Current Richland County Councilman Kelvin Washington also turned himself in and was charged with three counts of willful failure to file a tax return. Washington reportedly failed to file state tax returns for 2012, 2013, and 2014, failing to report a total of $426,776 of income during those years. 

Both appeared in bond hearings Tuesday morning and both were released on personal recognizance bonds. 

Washington was given a $15,000 bond and was immediately free to go because he has no criminal record and was not deemed a flight risk. 

Newman, who was flanked by three attorneys -- including Sellers -- was released on a $10,000 bond. He appeared in court on Tuesday and plead guilty to the charges. He received no jail time. Instead, Newman was sentenced to years probation suspended to six months once he pays almost $11,000 in back taxes and court costs. 

"These are personal tax issues, nothing to do with the penny tax. This is not a penny tax issue," Sellers said. "He did not violate the public trust."

Newman released a statement saying he has cooperated with the Department of Revenue and that he takes full responsibility for his actions and that he did not "jeopardize the integrity" of his position on council.

"I recognize the gravity of my mistake and plan to do everything in my power to make this right and to avoid making mistakes in the future," the statement said.

Last month the Department of Revenue notified county leaders of the results of an audit of the Richland County Penny Tax Program and found "multiple instances of illegal activity by individuals and/or companies associated with the Penny Program." County Council leaders say they needed clarification from the DOR on some of the findings.  

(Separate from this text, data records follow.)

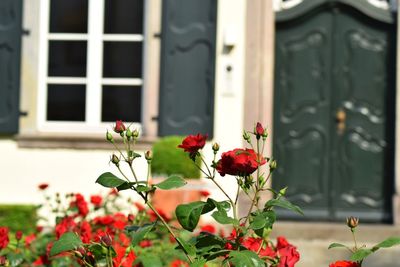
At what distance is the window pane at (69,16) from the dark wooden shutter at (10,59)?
1.05 ft

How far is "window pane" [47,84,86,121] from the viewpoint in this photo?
27.6ft

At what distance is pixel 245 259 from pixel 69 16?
632 cm

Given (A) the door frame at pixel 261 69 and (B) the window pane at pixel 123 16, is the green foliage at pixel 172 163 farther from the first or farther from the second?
(B) the window pane at pixel 123 16

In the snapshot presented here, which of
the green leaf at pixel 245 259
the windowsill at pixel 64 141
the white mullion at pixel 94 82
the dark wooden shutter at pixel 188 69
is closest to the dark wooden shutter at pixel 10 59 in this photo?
the windowsill at pixel 64 141

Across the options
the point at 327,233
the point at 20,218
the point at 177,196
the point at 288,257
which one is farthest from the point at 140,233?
the point at 20,218

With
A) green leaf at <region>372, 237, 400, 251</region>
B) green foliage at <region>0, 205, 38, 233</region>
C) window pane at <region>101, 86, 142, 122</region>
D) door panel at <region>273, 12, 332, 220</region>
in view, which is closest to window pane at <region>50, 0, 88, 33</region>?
window pane at <region>101, 86, 142, 122</region>

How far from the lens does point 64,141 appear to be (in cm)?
817

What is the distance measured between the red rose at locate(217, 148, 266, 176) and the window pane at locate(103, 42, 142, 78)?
19.1ft

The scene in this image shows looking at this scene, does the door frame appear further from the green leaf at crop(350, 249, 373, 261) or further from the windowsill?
the green leaf at crop(350, 249, 373, 261)

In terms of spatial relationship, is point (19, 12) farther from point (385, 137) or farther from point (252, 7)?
point (385, 137)

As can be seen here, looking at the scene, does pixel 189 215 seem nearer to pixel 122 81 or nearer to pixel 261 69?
pixel 261 69

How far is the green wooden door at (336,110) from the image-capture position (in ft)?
27.0

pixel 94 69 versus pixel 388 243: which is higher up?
pixel 94 69

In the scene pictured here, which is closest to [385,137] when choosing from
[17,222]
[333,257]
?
[333,257]
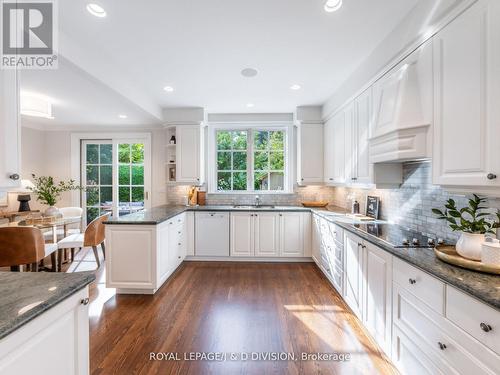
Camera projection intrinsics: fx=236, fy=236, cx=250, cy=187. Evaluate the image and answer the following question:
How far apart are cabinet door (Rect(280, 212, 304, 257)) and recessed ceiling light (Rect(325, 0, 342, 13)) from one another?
8.85 feet

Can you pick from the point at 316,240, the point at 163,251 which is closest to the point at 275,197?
the point at 316,240

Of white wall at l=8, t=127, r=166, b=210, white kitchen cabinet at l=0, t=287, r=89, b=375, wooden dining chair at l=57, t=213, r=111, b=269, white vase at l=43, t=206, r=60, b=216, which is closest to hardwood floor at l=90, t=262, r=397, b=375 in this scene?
wooden dining chair at l=57, t=213, r=111, b=269

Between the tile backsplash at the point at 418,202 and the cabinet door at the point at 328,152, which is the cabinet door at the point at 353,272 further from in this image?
the cabinet door at the point at 328,152

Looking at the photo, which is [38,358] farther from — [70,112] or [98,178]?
[98,178]

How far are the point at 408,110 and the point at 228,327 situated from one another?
2384 mm

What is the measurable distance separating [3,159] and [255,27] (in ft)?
6.31

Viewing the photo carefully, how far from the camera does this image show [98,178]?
489cm

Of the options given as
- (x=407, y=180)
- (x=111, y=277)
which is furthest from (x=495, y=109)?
(x=111, y=277)

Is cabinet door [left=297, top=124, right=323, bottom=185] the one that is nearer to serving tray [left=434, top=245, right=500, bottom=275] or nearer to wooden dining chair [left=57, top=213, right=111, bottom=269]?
serving tray [left=434, top=245, right=500, bottom=275]

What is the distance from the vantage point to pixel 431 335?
1.30 m

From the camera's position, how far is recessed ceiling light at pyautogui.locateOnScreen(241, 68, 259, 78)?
9.05ft

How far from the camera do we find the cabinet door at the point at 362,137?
101 inches

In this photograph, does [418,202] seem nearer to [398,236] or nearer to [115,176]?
[398,236]

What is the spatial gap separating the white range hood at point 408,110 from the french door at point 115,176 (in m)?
4.17
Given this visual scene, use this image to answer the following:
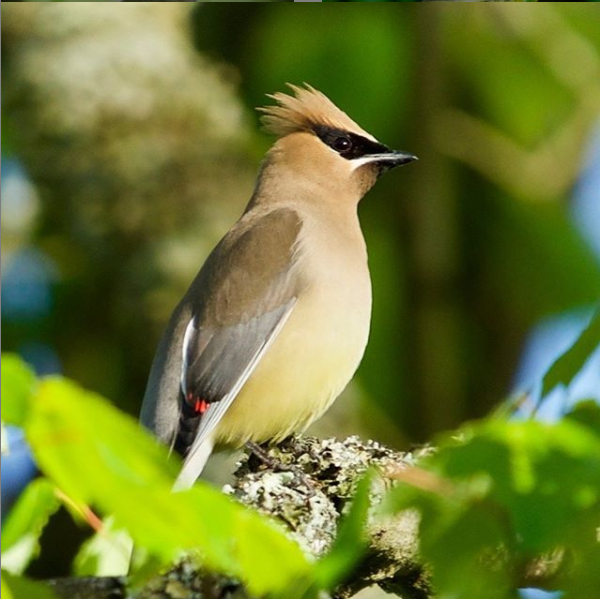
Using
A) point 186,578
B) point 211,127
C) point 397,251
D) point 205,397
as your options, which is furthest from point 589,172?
point 186,578

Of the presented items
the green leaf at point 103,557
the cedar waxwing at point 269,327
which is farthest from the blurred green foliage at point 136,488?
the cedar waxwing at point 269,327

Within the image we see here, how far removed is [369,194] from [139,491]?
13.8 ft

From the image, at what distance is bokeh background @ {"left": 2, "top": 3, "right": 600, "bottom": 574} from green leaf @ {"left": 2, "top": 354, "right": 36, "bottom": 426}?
341 cm

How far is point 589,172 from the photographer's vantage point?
5617 millimetres

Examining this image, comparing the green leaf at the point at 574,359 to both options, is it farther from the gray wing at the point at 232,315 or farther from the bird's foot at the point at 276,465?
the gray wing at the point at 232,315

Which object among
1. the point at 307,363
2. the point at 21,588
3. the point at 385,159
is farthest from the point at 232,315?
A: the point at 21,588

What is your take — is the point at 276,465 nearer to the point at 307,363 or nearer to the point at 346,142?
the point at 307,363

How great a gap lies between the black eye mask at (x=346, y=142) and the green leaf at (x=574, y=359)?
2307 millimetres

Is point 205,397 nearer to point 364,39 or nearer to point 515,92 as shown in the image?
point 364,39

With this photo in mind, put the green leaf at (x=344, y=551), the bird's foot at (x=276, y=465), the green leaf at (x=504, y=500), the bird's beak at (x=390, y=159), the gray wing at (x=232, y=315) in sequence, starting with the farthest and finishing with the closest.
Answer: the bird's beak at (x=390, y=159) < the gray wing at (x=232, y=315) < the bird's foot at (x=276, y=465) < the green leaf at (x=504, y=500) < the green leaf at (x=344, y=551)

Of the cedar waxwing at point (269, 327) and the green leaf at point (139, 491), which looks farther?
the cedar waxwing at point (269, 327)

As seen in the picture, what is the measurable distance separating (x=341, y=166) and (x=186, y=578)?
94.2 inches

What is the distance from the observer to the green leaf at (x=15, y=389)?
1560mm

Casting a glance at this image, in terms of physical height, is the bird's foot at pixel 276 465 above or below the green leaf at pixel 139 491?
below
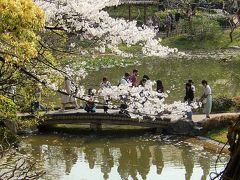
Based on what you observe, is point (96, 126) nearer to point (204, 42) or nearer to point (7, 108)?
point (7, 108)

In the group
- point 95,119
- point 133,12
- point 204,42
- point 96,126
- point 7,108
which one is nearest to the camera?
point 7,108

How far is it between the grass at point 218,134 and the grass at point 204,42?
24.6 m

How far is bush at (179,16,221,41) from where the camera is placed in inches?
1667

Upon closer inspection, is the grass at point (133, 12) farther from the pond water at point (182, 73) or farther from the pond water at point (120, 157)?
A: the pond water at point (120, 157)

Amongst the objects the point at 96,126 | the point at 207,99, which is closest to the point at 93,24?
the point at 207,99

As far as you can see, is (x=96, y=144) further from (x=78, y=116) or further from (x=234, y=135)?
(x=234, y=135)

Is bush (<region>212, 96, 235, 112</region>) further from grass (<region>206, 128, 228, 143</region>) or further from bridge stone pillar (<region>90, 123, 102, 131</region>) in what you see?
bridge stone pillar (<region>90, 123, 102, 131</region>)

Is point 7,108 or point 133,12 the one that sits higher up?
point 133,12

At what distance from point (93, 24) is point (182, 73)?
22.8m

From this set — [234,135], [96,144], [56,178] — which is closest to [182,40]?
[96,144]

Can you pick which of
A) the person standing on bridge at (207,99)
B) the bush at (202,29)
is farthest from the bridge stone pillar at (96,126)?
the bush at (202,29)

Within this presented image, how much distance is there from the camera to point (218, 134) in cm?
1683

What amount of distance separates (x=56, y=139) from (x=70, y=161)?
8.62 feet

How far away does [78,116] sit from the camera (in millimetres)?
18406
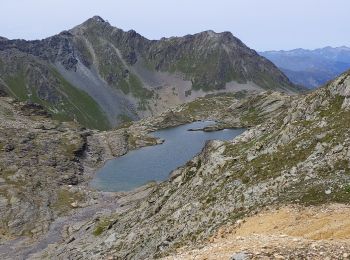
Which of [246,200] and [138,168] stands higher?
[246,200]

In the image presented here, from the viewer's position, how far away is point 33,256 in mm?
90812

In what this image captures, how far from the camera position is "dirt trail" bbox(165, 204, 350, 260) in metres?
23.6

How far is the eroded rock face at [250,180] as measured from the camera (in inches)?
1734

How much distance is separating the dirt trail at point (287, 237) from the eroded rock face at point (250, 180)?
2128 millimetres

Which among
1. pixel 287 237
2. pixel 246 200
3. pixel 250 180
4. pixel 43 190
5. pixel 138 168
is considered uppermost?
pixel 287 237

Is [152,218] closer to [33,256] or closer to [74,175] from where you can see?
[33,256]

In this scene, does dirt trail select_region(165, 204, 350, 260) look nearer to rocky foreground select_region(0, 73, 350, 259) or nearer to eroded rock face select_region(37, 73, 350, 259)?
rocky foreground select_region(0, 73, 350, 259)

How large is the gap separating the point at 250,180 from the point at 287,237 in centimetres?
2309

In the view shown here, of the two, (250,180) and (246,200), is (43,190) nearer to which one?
(250,180)

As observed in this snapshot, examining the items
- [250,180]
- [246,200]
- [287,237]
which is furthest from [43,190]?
[287,237]

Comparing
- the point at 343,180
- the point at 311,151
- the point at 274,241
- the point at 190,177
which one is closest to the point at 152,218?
the point at 190,177

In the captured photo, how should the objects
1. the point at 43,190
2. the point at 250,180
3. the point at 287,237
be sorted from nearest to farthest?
the point at 287,237 < the point at 250,180 < the point at 43,190

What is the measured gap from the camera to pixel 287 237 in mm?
27766

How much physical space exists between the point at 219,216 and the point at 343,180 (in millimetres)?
13988
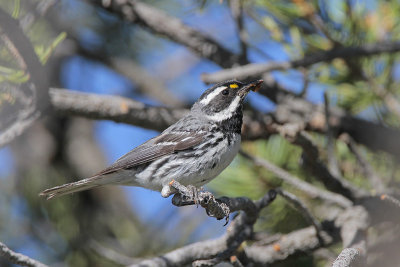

The review brought up three areas of concern: the procurement of the Project Development team, which, according to the letter, "raises questions of potential public corruption and fraud;" several instances of illegal activity by people and companies associated with the program; and certain expenditures that fall outside state and county law.

Richland County voters narrowly approved the controversial penny tax in 2012 to fund various transportation-related projects countywide

The DOR did not name names that are the continued focus of their investigation, but says that investigation is within the scope of the department's mission. Other matters alleged by DOR are not and, for that reason, SLED has been involved in this investigation.

The DOR cites improper payment of more than $619,000 for services through the county's Small Local Business Enterprise program. The DOR says that spending is not specifically for transportation projects as required by law.

The investigation included questionable spending of as much $3 million to hire two PR firms to handle public information about penny projects over a 5-year period.

As of Nov. 19 more than $68.2 million had been spent under the penny tax program.

Richland County Council released a statement on the matter saying they will continue to cooperate with DOR's investigation and that Washington will be "dealt with by the proper authorities."

"If there is any required action by Richland County Council, we are prepared to call a meeting and act accordingly," the statement said.

Neither Washington or Newman have been directly charged in the investigation into the tax program.